> _Task details_: Could you write what comes next in the post below about the Library of Congress panel on Islamic law reform?

> _Page text_:
......
The following is a guest post by Tariq Ahmad, a foreign law specialist in the Global Legal Research Directorate of the Law Library of Congress. Tariq has previously contributed posts on Islamic Law in Pakistan – Global Legal Collection Highlights, Sedition Law in India, and FALQ posts on Beef Bans in India, Proposals to Reform Pakistan’s Blasphemy Laws, and Physician-Assisted Suicide in Canada.
On December 8, 2015, the Law Library of Congress, along with the Library of Congress African and Middle Eastern Division (AMED), observed Human Rights Day with a panel discussion on “Perspectives on Islamic Law Reform.” The session was moderated by Jane McAuliffe, who is a distinguished scholar of Islamic studies and director of the Library’s National and International Outreach Division. The discussion explored new avenues and perspectives on Islamic law reform with a particular focus on reform within the framework of Islamic jurisprudence.
......
> _Given data_:
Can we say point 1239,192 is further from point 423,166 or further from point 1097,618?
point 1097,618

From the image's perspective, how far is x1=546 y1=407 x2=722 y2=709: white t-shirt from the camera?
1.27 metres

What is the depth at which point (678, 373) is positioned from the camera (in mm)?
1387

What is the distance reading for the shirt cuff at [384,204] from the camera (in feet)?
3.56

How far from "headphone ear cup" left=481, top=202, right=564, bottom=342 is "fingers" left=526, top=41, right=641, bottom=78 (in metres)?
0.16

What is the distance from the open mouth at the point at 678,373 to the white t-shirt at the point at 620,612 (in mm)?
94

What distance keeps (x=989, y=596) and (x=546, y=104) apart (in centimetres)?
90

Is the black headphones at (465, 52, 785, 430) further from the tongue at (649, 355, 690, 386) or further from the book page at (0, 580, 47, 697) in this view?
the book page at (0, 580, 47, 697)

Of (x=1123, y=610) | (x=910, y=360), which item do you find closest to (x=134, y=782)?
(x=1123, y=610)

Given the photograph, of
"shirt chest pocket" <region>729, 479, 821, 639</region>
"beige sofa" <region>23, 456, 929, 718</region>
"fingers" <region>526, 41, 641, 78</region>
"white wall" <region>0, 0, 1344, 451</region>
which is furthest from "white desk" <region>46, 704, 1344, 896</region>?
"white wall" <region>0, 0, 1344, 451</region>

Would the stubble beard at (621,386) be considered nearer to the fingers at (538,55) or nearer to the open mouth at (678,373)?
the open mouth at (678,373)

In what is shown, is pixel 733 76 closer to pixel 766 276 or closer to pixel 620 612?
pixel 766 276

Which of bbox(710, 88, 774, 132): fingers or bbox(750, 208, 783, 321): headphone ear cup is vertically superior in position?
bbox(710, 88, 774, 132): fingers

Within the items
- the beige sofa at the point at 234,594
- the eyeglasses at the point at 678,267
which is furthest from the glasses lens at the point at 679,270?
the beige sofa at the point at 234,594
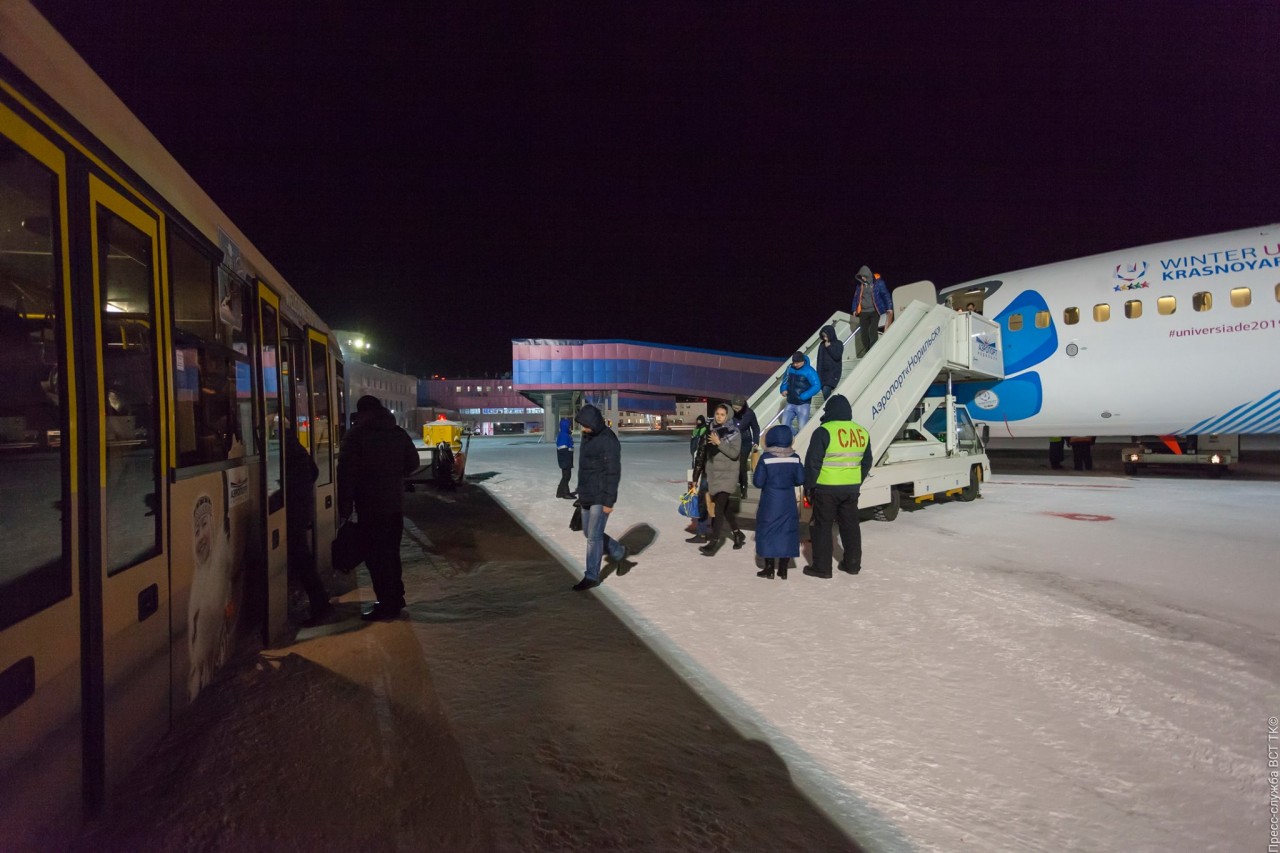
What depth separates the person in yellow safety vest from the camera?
20.2 ft

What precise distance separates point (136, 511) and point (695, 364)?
44939mm

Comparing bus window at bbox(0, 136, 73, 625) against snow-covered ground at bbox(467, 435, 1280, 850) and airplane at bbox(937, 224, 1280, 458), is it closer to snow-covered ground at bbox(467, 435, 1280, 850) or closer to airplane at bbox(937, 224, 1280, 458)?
snow-covered ground at bbox(467, 435, 1280, 850)

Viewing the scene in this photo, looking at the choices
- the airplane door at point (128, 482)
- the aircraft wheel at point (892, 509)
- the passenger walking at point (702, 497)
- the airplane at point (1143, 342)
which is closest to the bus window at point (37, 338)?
the airplane door at point (128, 482)

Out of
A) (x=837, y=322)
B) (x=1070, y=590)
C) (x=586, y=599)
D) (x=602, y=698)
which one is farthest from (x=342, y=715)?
(x=837, y=322)

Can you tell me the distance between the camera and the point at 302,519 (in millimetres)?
5074

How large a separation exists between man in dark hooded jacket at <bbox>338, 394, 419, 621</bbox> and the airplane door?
210 centimetres

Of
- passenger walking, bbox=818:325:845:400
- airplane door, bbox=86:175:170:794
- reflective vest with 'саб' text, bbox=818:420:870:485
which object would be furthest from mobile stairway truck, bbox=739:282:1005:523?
......
> _Exercise answer_:
The panelists included Sherman Jackson, King Faisal Chair of Islamic Thought and Culture at the University of Southern California; Issam Saliba, foreign law specialist at the Law Library of Congress; and from Harvard Law School, Intisar A. Rabb, professor of law and co-director of the Islamic Legal Studies program, and Kristen A. Stilt, professor of law and co-director of the Islamic Legal Studies program. Roberta Shaffer, Law Librarian of Congress, opened the program, which was held in commemoration of the anniversary of the Universal Declaration of Human Rights.
The first speaker, Issam Saliba, began his formal remarks by noting that Islamic law is a legal system with special characteristics that differs from that of western legal systems. He noted that Islamic Law regulates acts of worship and religious rituals (ibadat), as well as acts of regular transactions (muamalat). Dr. Saliba explained that the purpose of his presentation was an inquiry into whether reform of the law of muamalat, rather than the law of any particular Muslim state, is possible within the Islamic legal theory itself. Dr. Saliba explained that Islamic legal theory is based on moral imperatives of right and wrong under which the law mandates the performance of what is “good” and forbids acts that are “bad.” He noted that the majority of Muslim scholars, which comprise the various schools of thought or Madhahib, contend that human reason on its own could not gain knowledge of the law because the determination of goodness and badness of acts is relative and subject to change.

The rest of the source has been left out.